Watcher, there are always environmental arguments in cities that use salt or chemicals for snow and ice for roadways or airports, because they do contaminate soil and any water catching runoff. Salt is also a contaminant. Have you ever seen a lot of bare earth along roadways that use salt? I doubt it...it would take a lot of salt to kill off vegetation. A lot more than they use on roadways. By the time you put down enough to keep your driveway clear, you'd be wiping out any gardens and lawns it can run off into. And contaminating groundwater, streams, etc. And salt doesn't go away. It ruins the soil forever.


----------



## KCM (Sep 26, 2005)

I have a gravel driveway and I think it looks more natural when a bit of grass pokes up through it.

I'd like to think if my whole town were concerned about how I maintained MY driveway, I might assign each of them a specific day to come over and pick grass/weeds out of the gravel. That should do it!


You can go ahead and add more gravel but the grass will creep into it very quickly.

Round-up is safe after 24 hours. Expensive, but works!

Or you could black top or cement it.


Or just 'paint' your grass a 'gravel' color.


----------



## whinnyninny (Aug 17, 2005)

sueacurrin said:


> torch it.


That doesn't work for the grass in my driveway, burn it to a char and it comes right back! (It's bermuda...)


----------



## Kevingr (Mar 10, 2006)

I have an old metal bed frame that I put a few pallets on for weight and few times a summer after a good raid I drag the driveway with that. As long as I do it 4-5 times a summer that holds the grass at bay. And it's kind of fun dragging that behind the 4-wheeler once and a while, we all need mindless chores once and a while.

▶ **Set task A**
Copy the forum thread about keeping grass out of a gravel driveway word for word, in full.

▶ **Raw records**
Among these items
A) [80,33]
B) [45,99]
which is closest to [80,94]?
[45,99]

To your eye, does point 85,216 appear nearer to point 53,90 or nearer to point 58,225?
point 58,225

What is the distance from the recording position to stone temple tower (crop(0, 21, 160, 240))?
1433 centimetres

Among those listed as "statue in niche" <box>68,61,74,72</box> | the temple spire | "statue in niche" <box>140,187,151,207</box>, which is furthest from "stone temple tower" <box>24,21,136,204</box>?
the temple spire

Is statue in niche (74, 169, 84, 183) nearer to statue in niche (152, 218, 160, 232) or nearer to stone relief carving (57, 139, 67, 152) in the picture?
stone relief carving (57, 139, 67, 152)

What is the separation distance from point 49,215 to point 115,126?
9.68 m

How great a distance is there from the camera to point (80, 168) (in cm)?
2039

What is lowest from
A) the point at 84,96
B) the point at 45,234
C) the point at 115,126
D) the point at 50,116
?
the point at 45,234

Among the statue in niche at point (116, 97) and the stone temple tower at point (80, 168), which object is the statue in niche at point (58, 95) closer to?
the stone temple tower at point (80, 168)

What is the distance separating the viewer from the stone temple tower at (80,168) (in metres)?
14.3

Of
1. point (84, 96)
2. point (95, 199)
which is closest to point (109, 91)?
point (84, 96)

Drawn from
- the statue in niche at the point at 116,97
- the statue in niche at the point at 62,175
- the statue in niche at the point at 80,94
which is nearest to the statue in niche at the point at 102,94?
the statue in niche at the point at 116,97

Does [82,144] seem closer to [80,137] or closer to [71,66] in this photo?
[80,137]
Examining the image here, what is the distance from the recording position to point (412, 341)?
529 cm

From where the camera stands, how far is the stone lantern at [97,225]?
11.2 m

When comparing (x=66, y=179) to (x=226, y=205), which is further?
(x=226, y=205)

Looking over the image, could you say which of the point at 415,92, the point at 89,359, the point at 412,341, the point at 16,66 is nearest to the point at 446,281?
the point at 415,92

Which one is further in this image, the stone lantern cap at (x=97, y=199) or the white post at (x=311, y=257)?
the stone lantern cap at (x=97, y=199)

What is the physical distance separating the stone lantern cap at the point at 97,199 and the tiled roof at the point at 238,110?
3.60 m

▶ **Set task B**
Repeat everything in the records from the line containing "From where the" down through the last line of the records, with both of those lines included and nothing changed.

▶ **Finished answer A**
Watcher, there are always environmental arguments in cities that use salt or chemicals for snow and ice for roadways or airports, because they do contaminate soil and any water catching runoff. Salt is also a contaminant. Have you ever seen a lot of bare earth along roadways that use salt? I doubt it...it would take a lot of salt to kill off vegetation. A lot more than they use on roadways. By the time you put down enough to keep your driveway clear, you'd be wiping out any gardens and lawns it can run off into. And contaminating groundwater, streams, etc. And salt doesn't go away. It ruins the soil forever.


----------



## KCM (Sep 26, 2005)

I have a gravel driveway and I think it looks more natural when a bit of grass pokes up through it.

I'd like to think if my whole town were concerned about how I maintained MY driveway, I might assign each of them a specific day to come over and pick grass/weeds out of the gravel. That should do it!


You can go ahead and add more gravel but the grass will creep into it very quickly.

Round-up is safe after 24 hours. Expensive, but works!

Or you could black top or cement it.


Or just 'paint' your grass a 'gravel' color.


----------



## whinnyninny (Aug 17, 2005)

sueacurrin said:


> torch it.


That doesn't work for the grass in my driveway, burn it to a char and it comes right back! (It's bermuda...)


----------



## Kevingr (Mar 10, 2006)

I have an old metal bed frame that I put a few pallets on for weight and few times a summer after a good raid I drag the driveway with that. As long as I do it 4-5 times a summer that holds the grass at bay. And it's kind of fun dragging that behind the 4-wheeler once and a while, we all need mindless chores once and a while.

▶ **Finished answer B**
From where the camera stands, how far is the stone lantern at [97,225]?
11.2 m

When comparing (x=66, y=179) to (x=226, y=205), which is further?
(x=226, y=205)

Looking over the image, could you say which of the point at 415,92, the point at 89,359, the point at 412,341, the point at 16,66 is nearest to the point at 446,281?
the point at 415,92

Which one is further in this image, the stone lantern cap at (x=97, y=199) or the white post at (x=311, y=257)?
the stone lantern cap at (x=97, y=199)

What is the physical distance separating the stone lantern cap at the point at 97,199 and the tiled roof at the point at 238,110?
3.60 m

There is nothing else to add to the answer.